The South Bank dances in the early evening light. Garlands of white bulbs are threaded between the lamp posts, their reflection flirting with the lights from the tourist boats gliding past below.
‘This is nice,’ Felix says, hooking his finger under the strap of her new sundress. He tucks a stray hair behind her ear, leaving a trail of heat.
They look down at the treacle-black water below, pushing and pulling to find its way home. A family is mud-larking on the shore, buckets and spades in hand.
‘You’ve got your deep-dive face on,’ he says.
She keeps her eyes on the eddying swirls, pink-tinged and restless.
‘Something at work, Gogo?’
She shakes her head.
‘I was thinking about my dad.’
‘Yeah?’
‘The whole marriage thing.’
‘Uh-huh. Well, did you talk to your brother about it?’
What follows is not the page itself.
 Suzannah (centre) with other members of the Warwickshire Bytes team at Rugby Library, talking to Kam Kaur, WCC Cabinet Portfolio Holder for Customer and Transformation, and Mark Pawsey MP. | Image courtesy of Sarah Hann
The sob comes from nowhere.
‘Hey, come here.’
She swipes at her eyes. Clarissa always used to warn that if you open up too soon about the family cracks and cranks, it’ll be adieu, Mr Perfect. She flinches at thought of Clarissa. How long is it since they last spoke properly?
‘I was thinking we could maybe go away somewhere one weekend. Forty-eight hours all to ourselves. Imagine.’
He nuzzles her neck above the strap of her dress.
‘Sound good?’
It takes a huge effort of will.
‘I can’t right now.’ She looks back down at the children crouching of the sand. ‘But sometime soon. I promise.’
She reaches for his hand, because she hasn’t got the energy to explain yet again.
Eight o’clock on Maundy Thursday, she gets a call from Jeremy.
‘Can you stand in for me at the Chrism Mass, Margot?’ She waits for the burst of phlegmy coughs to stop. ‘Roderick’s not available, apparently.’
She’s already behind with preparing all the children’s activities for the Easter. She’s got a dozen rolls of crêpe paper to buy for the bonnet-making session and three simnel cakes to bake. But she’s delighted to attend one of the biggest get-togethers in the clerical calendar, attended by hundreds of priests
from all over the capital, the episcopal blessing of the oils proving the perfect occasion for insider gossip.
Most of the clergy have already finished vesting in the Chapter House at St Paul’s by the time Margot rushes in. It must be a good half a minute before she spots another female face.
‘Here we all are once again at this sacred ceremony dating back to the apostolic tradition of Hippolytus on AD 215,’ says the bishop, his voice redolent with tones acquired at one of the country’s oldest public schools followed by one of its most ancient universities.
She looks up at the mosaics on the concentric circles on the dome far above her head. At the Whispering Gallery, the organ that Mendelssohn played, the chessboard tiles over which the funeral cortèges of Nelson and Churchill moved on their final journeys. Her neck prickles. Assuming her place within this ancient chain of service and praise.
She slips out her phone and texts under her service sheet.
Wish you were here!! You would so love this. Xxx
She catches the eye of her neighbour, who offers the kind of look the principal had down to a tee.
She’s walking out behind them all an hour later, discussing the address with the vicar of St Mary and All Angels, Bradford, when she stops sharp. Roderick. To the left of a pillar, in animated conversation with Fabian’s nephew. A third, older man talking with them, his biretta nodding in time. Martin Kennedy, presumably. She feels dizzy at the sight of them.
‘Someone you know?’ asks the Bradford vicar. They never miss a thing.
‘Easy mistake when there are fifteen hundred of us all dressed the same,’ she smiles.
There are small clusters of clergy all the way down the front steps and she needs to weave her way through them fast.
A few steps down, she runs into a handful of women clergy chatting together. One nods companionably at Margot.
‘All very nineteen-fifties, this, isn’t it?’
‘Too right,’ says her neighbour, a tiny woman in her late sixties. ‘I marched down Whitehall twenty-five years ago and yet finding a woman at Chrism Mass remains harder than squeezing that camel through the needle.’